The sensitivity analysis showed similar associations of the IL6R variant with reduced risk for aortic aneurysms and cardiovascular disease phenotypes (eFigure in the Supplement). Additionally, in a secondary analysis, we examined the association of the IL6R variant with procedure codes for aortic rupture repair (n = 1667), as these patients may be considered to have a more severe form of AAA. We observed a 16% reduction in risk for AAA rupture repair among individuals with the IL6R variant (OR, 0.84; 95% CI, 0.78-0.90).
Replicating MVP PheWAS Findings in the UK Biobank and BioVU
From UK Biobank, we replicated an association of the IL6R variant with coronary heart disease phenotypes, including chronic ischemic heart disease (OR, 0.99; 95% CI, 0.9968-0.9991; P = .002) among the 408 455 individuals with genomic and inpatient ICD-10 billing group data (Table 2) (eTable 3 in the Supplement). From BioVU, we performed the replication on 13 835 individuals and confirmed associations of the IL6R variant with abdominal aortic aneurysm (OR, 0.83; 95% CI, 0.7082-0.9726; P = .02) and atopic or contact dermatitis (OR, 1.08; 95% CI, 1.0020-1.1554; P = .04).
Discussion
This study demonstrated an application of large EHR biobanks as a research platform using genetics to inform drug development pipelines using a PheWAS approach. From previous studies, the IL6R genetic variant was known to have similar biochemical effects as IL6R antagonist therapy5; a higher number of IL6R alleles (0, 1, or 2) is associated with effects of a higher dose of IL6R blockers. This phenome-wide association study identified several potential associations. The discussion will focus on phenotypes associated with the IL6R variant in the MVP with replication in the UK Biobank or BioVU.
The strongest association observed in this PheWAS of IL6R was a reduced risk for aortic aneurysm phenotypes, including a 13% reduced risk for AAA and other aneurysms of the aorta. These findings are in line with a 2017 study27 demonstrating the effectiveness of IL6R blockade therapy for GCA, for which aortic aneurysm is a clinical presentation.28,29 Despite potential limitations stemming from the noisiness of EHR data, the PheWAS also corroborated prior studies showing an association of the IL6R variant with reduced risk of AAA.30 Additionally, results from mendelian randomization and network analyses suggest that IL6R is part of the causal pathway for AAA.30,31 In this study, we observed a 16% reduced risk of aortic rupture repair among individuals with the IL6R variant, suggesting that blocking the IL6R pathway may reduce severity of the condition.

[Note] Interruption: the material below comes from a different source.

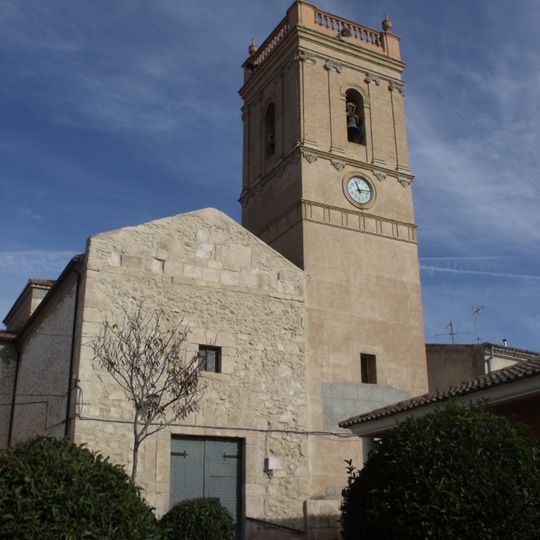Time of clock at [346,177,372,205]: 11:13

The IL6R PheWAS detected known off-target effects of IL6R blockade observed from clinical trials of tocilizumab and sarilumab,5,22,23,24,25,26,32,33,34,35,36,37,38,39,40,41,42,43,44,45,46,47,48 including associations with higher hemoglobin levels and atopic dermatitis. Data from the IL6R clinical trials25,37 showed improvements in hemoglobin levels attributed to control of inflammation and resolution of anemia of long-term disease. Mechanistic studies in humans found that the anemia is a result of increased plasma volume.49,50 The association of the IL6R variant with lower CRP levels was also anticipated because they are on the same pathway, and lower CRP levels were observed among individuals treated with IL6R blockade in the clinical trials.5,33,34,39,40,42,45,51,52,53 Atopic dermatitis, broadly characterized as a rash, is also a common adverse effect of IL6R blockers.36,54 Conjunctivitis and pleuritis, though uncommon, have also been reported in clinical trials.22,39,41,44 The association with gout was interesting; however, there is a paucity of data regarding a link with IL6R in the literature.

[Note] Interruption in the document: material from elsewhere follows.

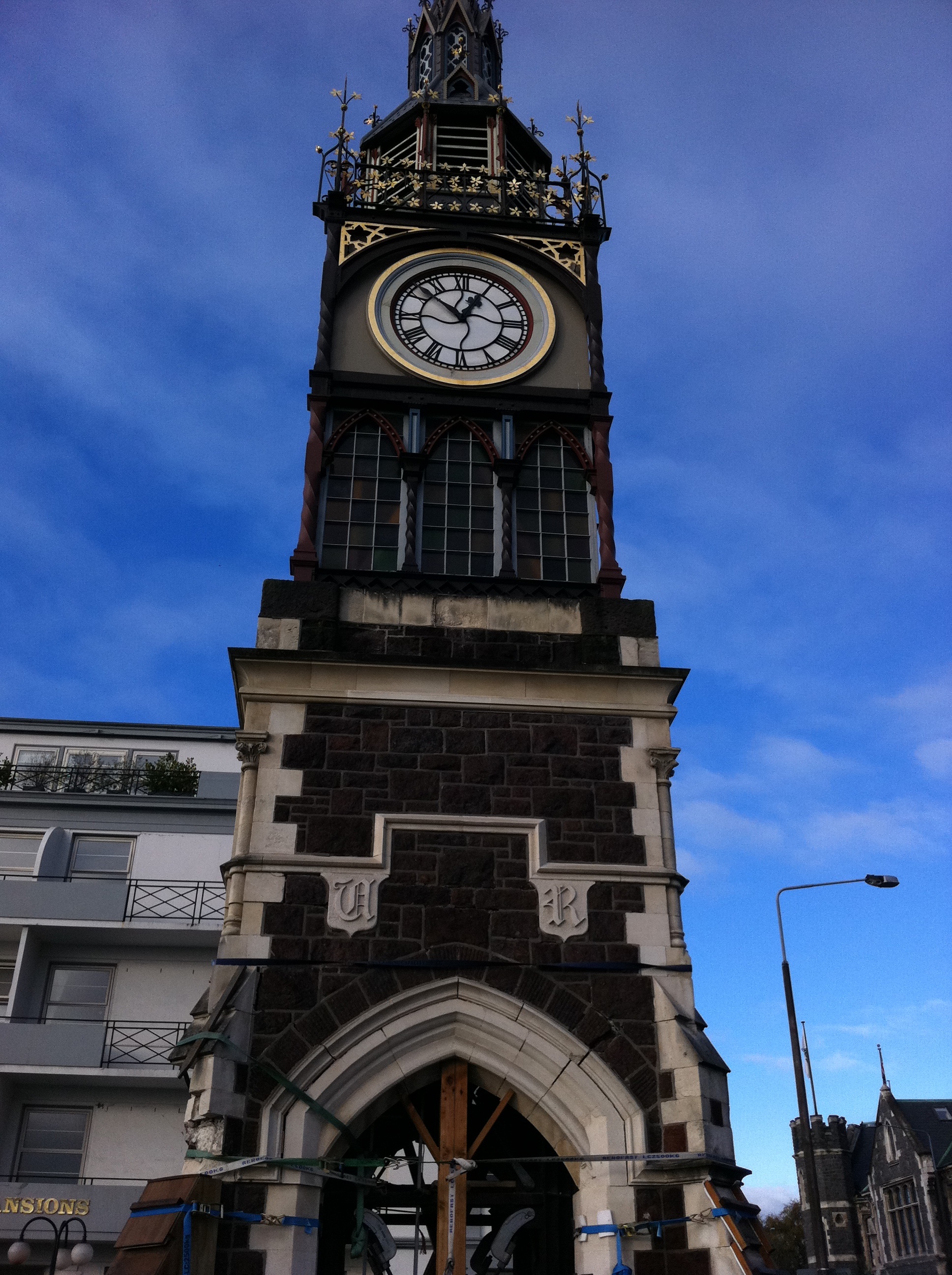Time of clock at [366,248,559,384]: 12:52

The IL6R PheWAS confirmed findings from a mendelian randomization study5 and a meta-analysis55 of a reduced risk for a range of coronary heart disease phenotypes among carriers of the IL6R variant in both the MVP and the UK Biobank. Further, studies of cardiac biomarkers in the MVP showed associations of the IL6R variant with lower CK-MB and troponin levels in a dose-dependent manner. These findings agree with results from a randomized clinical trial56 of tocilizumab compared with placebo administered to patients with RA within 2 days after a non–ST elevation myocardial infarction. Patients treated with tocilizumab post–ST elevation myocardial infarction had lower troponin elevations than those who received placebo. A randomized clinical trial, the Assessing the Effect of Anti-IL-6 Treatment in Myocardial Infarction (NCT03004703), is underway and will administer tocilizumab to patients without RA shortly after a myocardial infarction, which may serve to further validate these PheWAS findings.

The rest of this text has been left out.